> **TESTO DI LETTURA**:
I richiami più rilevanti della Prolusione a proposito di una legge sul fine vita, si esemplificano in quattro indicazioni principali. Prima: riconoscimento legale a “dichiarazioni inequivocabili, rese in forma certa ed esplicita”. Seconda: garanzie di presa in carico del malato e di rapporto fiduciario con il medico. Terza: inefficacia di dichiarazioni che si riferiscano a trattamenti di sostegno vitale (come alimentazione e idratazione). Quarta: finalità di evitare, da un lato, inutili forme di accanimento terapeutico e, dall’altro, forme di eutanasia mascherata e di abbandono terapeutico. rn
Ora, la prima indicazione, sull’ammissibilità di “dichiarazioni inequivocabili” è stata da taluno interpretata come un’apertura al testamento biologico.
E’ un’interpretazione forzata. Come è noto il testamento biologico è un documento nel quale una persona, in piena capacità, esprime il suo assenso o dissenso circa trattamenti che potrebbe subire nell’eventualità del verificarsi di un evento traumatico con perdita di coscienza. Tale strumento è del tutto in contraddizione con le quattro indicazioni riportate. Il testamento biologico si compone, infatti, di dichiarazioni strutturalmente “equivocabili” in quanto riferibili ad un evento non ancora avvenuto, e dunque senza alcuna certezza che le stesse dichiarazioni si riproporrebbero identiche nell’attualità del verificarsi del trauma e delle relative informazioni sulle terapie da attivare, che, peraltro, mutano nel tempo. Inoltre il testamento biologico può, tecnicamente, contenere indicazioni relative a forme di abbandono terapeutico. Utilizzare l’espressione “testamento” equivale a dire che – come avviene per il patrimonio nell’eredità – si può liberamente disporre del bene oggetto della dichiarazione. Ciò va nella direzione opposta al principio che della vita umana, secondo il diritto, non se ne può disporre come se fosse una cosa. E va decisamente contro il contenuto delle riflessioni del cardinale Bagnasco su questo punto.

> **DATI FORNITI**:
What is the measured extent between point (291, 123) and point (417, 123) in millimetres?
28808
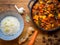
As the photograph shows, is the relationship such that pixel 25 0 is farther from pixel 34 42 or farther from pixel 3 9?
pixel 34 42

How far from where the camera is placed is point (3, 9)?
1.24m

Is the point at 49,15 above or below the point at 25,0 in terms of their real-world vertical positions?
below

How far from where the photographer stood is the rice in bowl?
1.17 m

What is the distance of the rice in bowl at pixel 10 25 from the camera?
1.17 meters

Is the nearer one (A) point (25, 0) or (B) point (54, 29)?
(B) point (54, 29)

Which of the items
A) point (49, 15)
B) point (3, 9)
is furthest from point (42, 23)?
point (3, 9)

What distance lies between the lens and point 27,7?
4.04 feet

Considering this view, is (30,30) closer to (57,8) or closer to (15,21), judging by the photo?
(15,21)

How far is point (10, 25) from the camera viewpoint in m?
1.18

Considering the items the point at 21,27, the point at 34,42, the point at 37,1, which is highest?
the point at 37,1

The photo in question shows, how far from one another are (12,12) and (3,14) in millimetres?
58

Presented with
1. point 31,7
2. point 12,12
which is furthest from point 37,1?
point 12,12

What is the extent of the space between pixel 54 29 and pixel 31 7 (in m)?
0.20

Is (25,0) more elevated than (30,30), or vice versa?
(25,0)
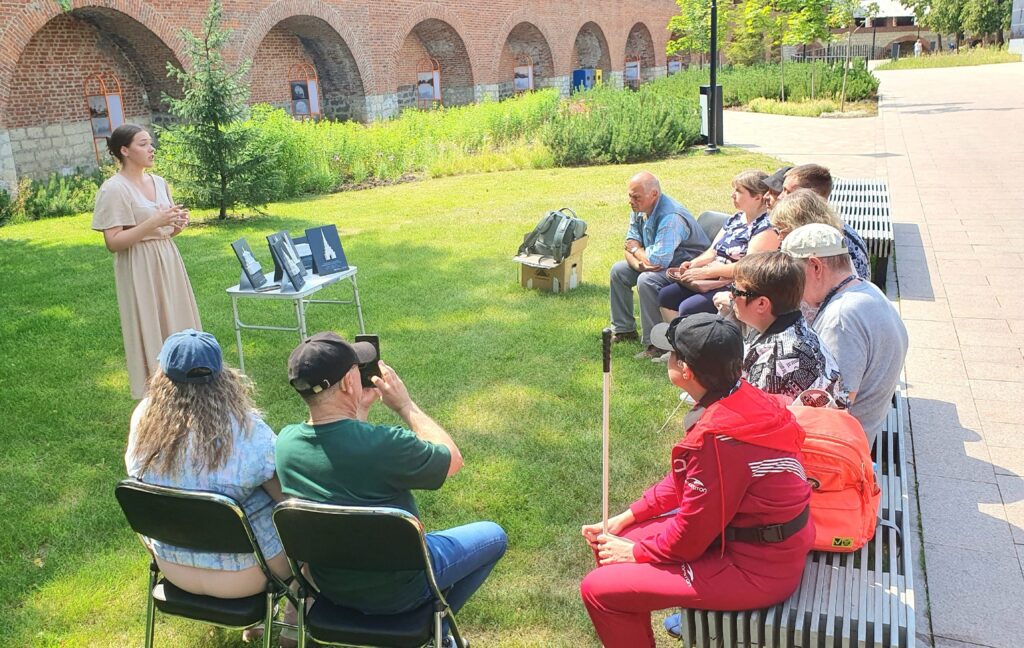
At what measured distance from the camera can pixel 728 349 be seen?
246 cm

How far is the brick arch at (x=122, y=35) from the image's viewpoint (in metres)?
14.5

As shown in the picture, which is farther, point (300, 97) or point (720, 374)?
point (300, 97)

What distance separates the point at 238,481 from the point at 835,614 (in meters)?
2.00

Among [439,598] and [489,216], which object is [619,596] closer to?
[439,598]

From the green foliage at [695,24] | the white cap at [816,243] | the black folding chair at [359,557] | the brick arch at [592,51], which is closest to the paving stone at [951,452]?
the white cap at [816,243]

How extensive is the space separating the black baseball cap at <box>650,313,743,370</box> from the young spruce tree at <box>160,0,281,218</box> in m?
11.4

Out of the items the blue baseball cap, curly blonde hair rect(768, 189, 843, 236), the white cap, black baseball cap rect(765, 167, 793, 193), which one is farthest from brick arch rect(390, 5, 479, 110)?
the blue baseball cap

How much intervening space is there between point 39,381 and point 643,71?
1600 inches

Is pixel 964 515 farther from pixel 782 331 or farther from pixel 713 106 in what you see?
pixel 713 106

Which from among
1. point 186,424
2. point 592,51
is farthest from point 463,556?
point 592,51

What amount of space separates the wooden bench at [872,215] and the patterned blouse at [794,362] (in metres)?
3.13

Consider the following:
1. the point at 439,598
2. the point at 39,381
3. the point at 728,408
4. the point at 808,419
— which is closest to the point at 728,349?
the point at 728,408

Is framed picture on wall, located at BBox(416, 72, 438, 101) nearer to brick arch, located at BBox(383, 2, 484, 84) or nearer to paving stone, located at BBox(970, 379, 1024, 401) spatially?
brick arch, located at BBox(383, 2, 484, 84)

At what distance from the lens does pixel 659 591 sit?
2.56 meters
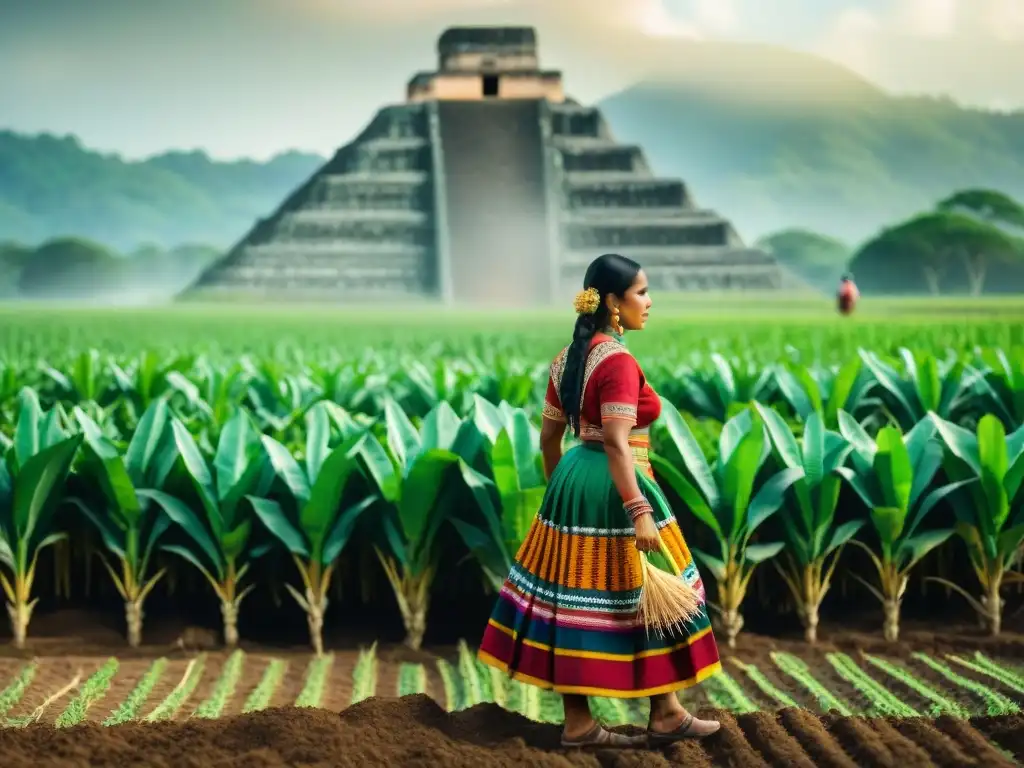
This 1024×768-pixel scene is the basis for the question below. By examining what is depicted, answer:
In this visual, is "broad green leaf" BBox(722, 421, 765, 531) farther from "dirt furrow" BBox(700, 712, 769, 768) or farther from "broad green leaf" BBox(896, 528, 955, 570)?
"dirt furrow" BBox(700, 712, 769, 768)

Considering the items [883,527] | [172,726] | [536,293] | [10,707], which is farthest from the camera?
[536,293]

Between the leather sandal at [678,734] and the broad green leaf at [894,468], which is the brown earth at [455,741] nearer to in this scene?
the leather sandal at [678,734]

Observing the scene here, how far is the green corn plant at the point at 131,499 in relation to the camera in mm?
3900

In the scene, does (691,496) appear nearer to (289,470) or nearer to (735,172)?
(289,470)

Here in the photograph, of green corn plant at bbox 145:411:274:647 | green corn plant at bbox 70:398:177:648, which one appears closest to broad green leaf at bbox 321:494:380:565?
green corn plant at bbox 145:411:274:647

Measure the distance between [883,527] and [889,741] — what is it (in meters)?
1.32

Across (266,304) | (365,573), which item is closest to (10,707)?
(365,573)

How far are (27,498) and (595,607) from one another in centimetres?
204

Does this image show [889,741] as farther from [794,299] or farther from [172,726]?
[794,299]

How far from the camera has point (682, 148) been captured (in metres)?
62.5

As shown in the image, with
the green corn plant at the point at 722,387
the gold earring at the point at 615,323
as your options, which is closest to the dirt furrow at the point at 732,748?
the gold earring at the point at 615,323

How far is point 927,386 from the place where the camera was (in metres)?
5.30

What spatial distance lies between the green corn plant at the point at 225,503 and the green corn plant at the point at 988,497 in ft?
7.09

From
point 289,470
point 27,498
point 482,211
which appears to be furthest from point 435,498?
point 482,211
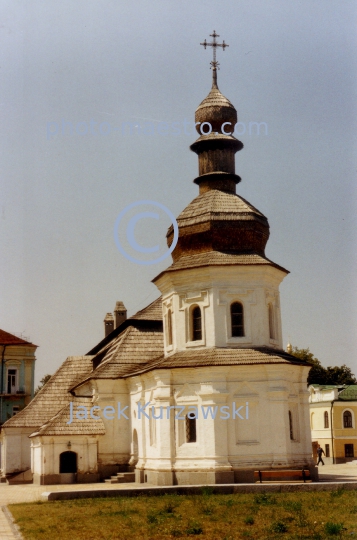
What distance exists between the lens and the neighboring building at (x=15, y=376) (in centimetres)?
5428

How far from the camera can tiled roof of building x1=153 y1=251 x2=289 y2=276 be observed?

> **PROVI LEI**: Trascriva senza alcuna modifica il passo del testo sul fine vita compreso tra “I richiami più” e “al testamento biologico.”, estremi inclusi.

> **SPAZIO RISPOSTA**:
I richiami più rilevanti della Prolusione a proposito di una legge sul fine vita, si esemplificano in quattro indicazioni principali. Prima: riconoscimento legale a “dichiarazioni inequivocabili, rese in forma certa ed esplicita”. Seconda: garanzie di presa in carico del malato e di rapporto fiduciario con il medico. Terza: inefficacia di dichiarazioni che si riferiscano a trattamenti di sostegno vitale (come alimentazione e idratazione). Quarta: finalità di evitare, da un lato, inutili forme di accanimento terapeutico e, dall’altro, forme di eutanasia mascherata e di abbandono terapeutico. rn
Ora, la prima indicazione, sull’ammissibilità di “dichiarazioni inequivocabili” è stata da taluno interpretata come un’apertura al testamento biologico.